- England / New Zealand
- Dates: 8 May – 23 June 2015
- Captains: Alastair Cook (Tests) Eoin Morgan (ODIs and T20I) / Brendon McCullum

Test series
- Result: 2-match series drawn 1–1
- Most runs: Alastair Cook (309) / BJ Watling (254)
- Most wickets: Stuart Broad (13) / Trent Boult (13)
- Player of the series: Alastair Cook (Eng) and Trent Boult (NZ)

One Day International series
- Results: England won the 5-match series 3–2
- Most runs: Eoin Morgan (322) / Kane Williamson (396)
- Most wickets: Ben Stokes (9) / Mitchell Santner (7)
- Player of the series: Kane Williamson (NZ)

Twenty20 International series
- Results: England won the 1-match series 1–0
- Most runs: Joe Root (68) / Kane Williamson (57)
- Most wickets: David Willey (3) Mark Wood (3) / Mitchell Santner (2) Mitchell McClenaghan (2)
- Player of the series: Joe Root (Eng)

= New Zealand cricket team in England in 2015 =

International cricket tour

The New Zealand national cricket team toured England from 8 May to 23 June 2015 for two Test matches, five One Day Internationals (ODIs) and a Twenty20 International (T20I) against the England cricket team. They also played two four-day tour matches and a one-day match against English county sides. England won the first Test at Lord's before New Zealand claimed victory in the second Test at Headingley to level the series.

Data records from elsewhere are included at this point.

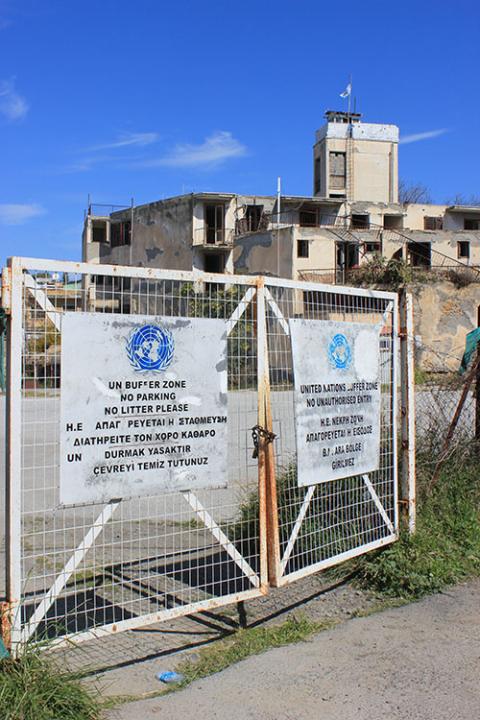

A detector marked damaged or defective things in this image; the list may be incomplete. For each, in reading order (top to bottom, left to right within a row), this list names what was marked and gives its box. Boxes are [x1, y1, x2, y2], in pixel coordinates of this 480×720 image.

peeling plaster wall [98, 195, 194, 272]
damaged building [83, 111, 480, 282]
peeling plaster wall [408, 282, 480, 372]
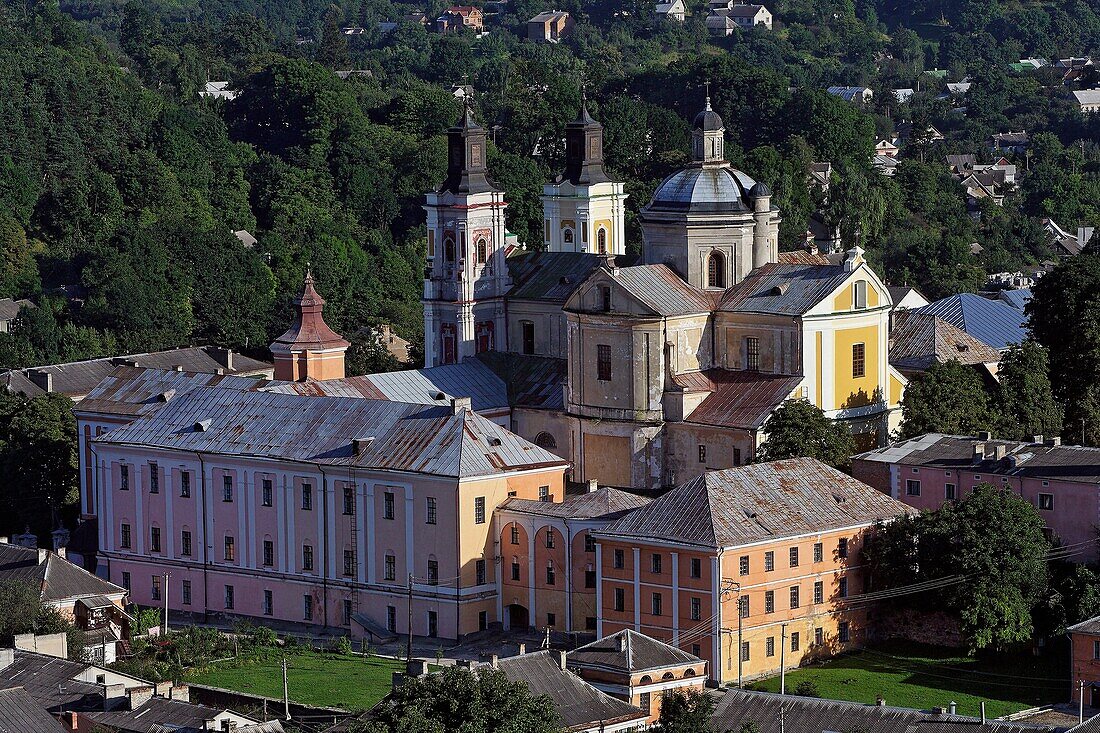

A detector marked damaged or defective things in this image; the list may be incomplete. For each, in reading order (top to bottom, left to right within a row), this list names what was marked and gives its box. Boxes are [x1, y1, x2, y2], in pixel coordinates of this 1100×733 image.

rusty metal roof [611, 265, 712, 316]
rusty metal roof [721, 263, 849, 314]
rusty metal roof [668, 365, 800, 429]
rusty metal roof [96, 385, 567, 477]
rusty metal roof [598, 457, 915, 548]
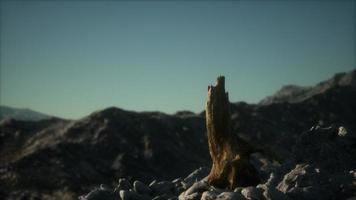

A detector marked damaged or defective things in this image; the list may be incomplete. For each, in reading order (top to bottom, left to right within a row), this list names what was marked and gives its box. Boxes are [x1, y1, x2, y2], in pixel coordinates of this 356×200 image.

dry broken wood [204, 76, 260, 188]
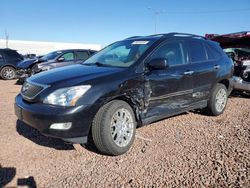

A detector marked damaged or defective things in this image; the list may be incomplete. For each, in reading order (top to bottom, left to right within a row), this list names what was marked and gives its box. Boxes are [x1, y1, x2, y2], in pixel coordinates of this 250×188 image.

damaged front end [206, 32, 250, 93]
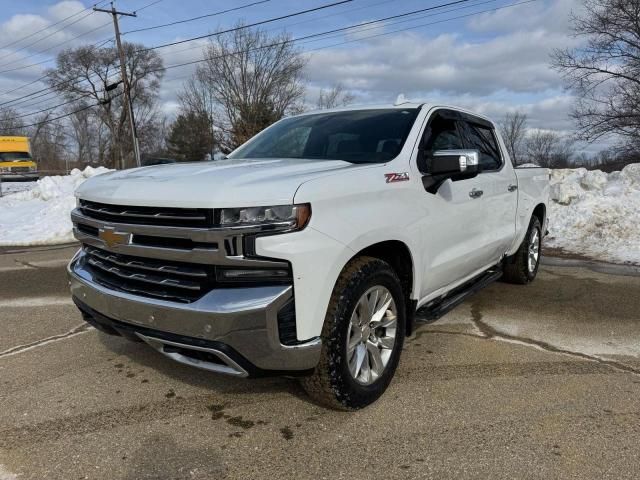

England then took an early lead in the ODI series after hitting more than 400 runs for the first time in their history in the first ODI at Edgbaston, before New Zealand reclaimed the lead with successive wins at The Oval and the Rose Bowl, only for England to mount successful run chases in the last two ODIs at Trent Bridge and the Riverside Ground to claim the series 3–2. England then won the only T20I at Old Trafford by 56 runs.

==Squads==

| Tests |  | ODIs |  | T20I |  |
|---|---|---|---|---|---|
| England | New Zealand | England | New Zealand | England | New Zealand |
| Alastair Cook (c); Moeen Ali; James Anderson; Gary Ballance; Ian Bell; Stuart Broad; Jos Buttler (wk); Chris Jordan; Adam Lyth; Liam Plunkett†; Joe Root; Ben Stokes; Mark Wood; | Brendon McCullum (c); Corey Anderson; Trent Boult; Doug Bracewell; Mark Craig; Martin Guptill; Matt Henry; Tom Latham (wk); Luke Ronchi (wk); Hamish Rutherford; Tim Southee; Ross Taylor; Neil Wagner; BJ Watling (wk); Kane Williamson; | Eoin Morgan (c); Jonny Bairstow (wk) $; Sam Billings (wk); Jos Buttler (wk) $; Steven Finn; Alex Hales; Chris Jordan ‡; Craig Overton ‡; Jamie Overton ‡; Liam Plunkett ‡; Adil Rashid; Joe Root; Jason Roy; Ben Stokes; James Taylor; David Willey; Mark Wood; | Brendon McCullum (c); Corey Anderson; Trent Boult; Grant Elliott; Martin Guptill; Matt Henry; Tom Latham (wk); Andrew Mathieson; Mitchell McClenaghan; Nathan McCullum; Adam Milne±; Luke Ronchi (wk); Mitchell Santner; Tim Southee; Ross Taylor; Ben Wheeler; Kane Williamson; | Eoin Morgan (c); Sam Billings (wk); Jos Buttler (wk); Steven Finn; Alex Hales; Adil Rashid; Joe Root; Jason Roy; Ben Stokes; Reece Topley; James Vince; David Willey; Mark Wood; | Brendon McCullum (c); Corey Anderson; Trent Boult ‡; Grant Elliott; Martin Guptill; Matt Henry; Tom Latham (wk); Mitchell McClenaghan; Nathan McCullum; Adam Milne±; Luke Ronchi (wk); Mitchell Santner; Tim Southee; Ross Taylor; Kane Williamson; |

± Adam Milne withdrew from the squad due to injury and was replaced by Ben Wheeler.

†Liam Plunkett was called up for the 2nd Test.

 After the second ODI, Chris Jordan and Liam Plunkett withdrew from the ODI series, and were replaced by Craig and Jamie Overton. Trent Boult also withdrew due to injury and was replaced by Andrew Mathieson.

$ Jos Buttler was ruled out of the last ODI, and replaced by Jonny Bairstow.